Now, Green might either be willing to argue that these authors are wrong, and that people (or machines) can indeed perform phatic acts without intentions, despite appearances to the contrary. But that would require a separate argument, and I am not optimistic about the prospects for such an argument. Or, alternatively, he could claim that, contrary to our shared working assumption, LLMs are capable of having the relevant intentions. But then the argument loses its dialectical force, because it is described as less, not more, controversial than my Kripke-inspired argument.
There is another reason why everyone should be skeptical about the idea that the recognition of phatic acts can get us beyond the Kripkean picture. The reason is that the conclusion of Green’s argument amounts to a reductio of its premises: if Austin’s view really entailed (which I doubt) that people can use bits of language in meaningful ways without knowing what those bits mean, or even without intending them to be expressions of a particular language, this would show little more than that Austin’s view is wrong. To see this, consider again the debate over what proper names refer to. According to descriptivists, it is the identifying content that speakers associate with the name. According to Kripke, it is an unbroken communicative chain to which one can attach oneself merely by having the intention to do so. Green’s view is that neither is necessary – you just have to be syntactically competent.
This view faces counterexamples. To take just one, suppose that I, a syntactically competent speaker of English, utter a random name, say “Buguhajorishka.” I do not know of the existence of a person with that name, nor is there any causal relationship that connects me to such a person. But suppose there is a person with that name. Green’s view seems to imply that I refer to that person (or at least I don’t see why I shouldn’t), but I clearly don’t. There is also a deeper reason for rejecting this view. Whatever their merits or demerits, both descriptivism and CTR deserve credit for offering prima facie plausible explanations of what connects the use of a name with its referent. Green’s view, on the other hand, seems to imply that syntactic competence is sufficient for reference. But how could something as unspecific as syntactic competence provide the necessary glue between a name and its referent?

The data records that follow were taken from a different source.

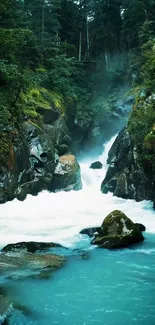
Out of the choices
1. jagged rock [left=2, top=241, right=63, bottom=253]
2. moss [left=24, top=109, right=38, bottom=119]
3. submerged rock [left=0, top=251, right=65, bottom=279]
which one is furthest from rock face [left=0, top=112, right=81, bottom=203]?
submerged rock [left=0, top=251, right=65, bottom=279]

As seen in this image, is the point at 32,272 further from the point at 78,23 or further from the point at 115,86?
the point at 78,23

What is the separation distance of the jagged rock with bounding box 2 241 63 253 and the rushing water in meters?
0.78

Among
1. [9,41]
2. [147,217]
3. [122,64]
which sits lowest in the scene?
[147,217]

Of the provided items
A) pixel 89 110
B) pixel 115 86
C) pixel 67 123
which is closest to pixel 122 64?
pixel 115 86

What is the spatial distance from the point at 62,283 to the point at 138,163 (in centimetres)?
1178

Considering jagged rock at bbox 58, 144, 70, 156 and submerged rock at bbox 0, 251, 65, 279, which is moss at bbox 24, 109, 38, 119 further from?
submerged rock at bbox 0, 251, 65, 279

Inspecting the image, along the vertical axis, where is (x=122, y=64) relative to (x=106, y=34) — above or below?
below

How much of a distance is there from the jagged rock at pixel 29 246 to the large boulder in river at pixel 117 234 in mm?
1599

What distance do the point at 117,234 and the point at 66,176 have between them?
1031 centimetres

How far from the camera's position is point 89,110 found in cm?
2966

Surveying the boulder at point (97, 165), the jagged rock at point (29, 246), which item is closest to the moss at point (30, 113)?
the boulder at point (97, 165)

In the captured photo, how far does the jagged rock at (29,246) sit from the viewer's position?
9.66 metres

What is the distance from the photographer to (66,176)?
20.6 m

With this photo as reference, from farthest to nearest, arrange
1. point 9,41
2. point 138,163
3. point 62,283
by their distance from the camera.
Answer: point 138,163 < point 9,41 < point 62,283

In light of these serious problems with Green’s Austin-inspired argument for LLM-reference, I conclude that my Kripke-inspired argument fares better. As we have seen, Green’s account fails to live up to its promise of providing a simpler, less controversial route to LLM-reference because it cannot shake off the appeal to intentions that it officially rejects. Moreover, the discussion has shown that there are independent reasons to be skeptical of a view that makes meaning and reference as easy as Green’s. For what is lost along the way is a realistic consideration of what successful reference requires, together with a plausible explanation of how it can be achieved.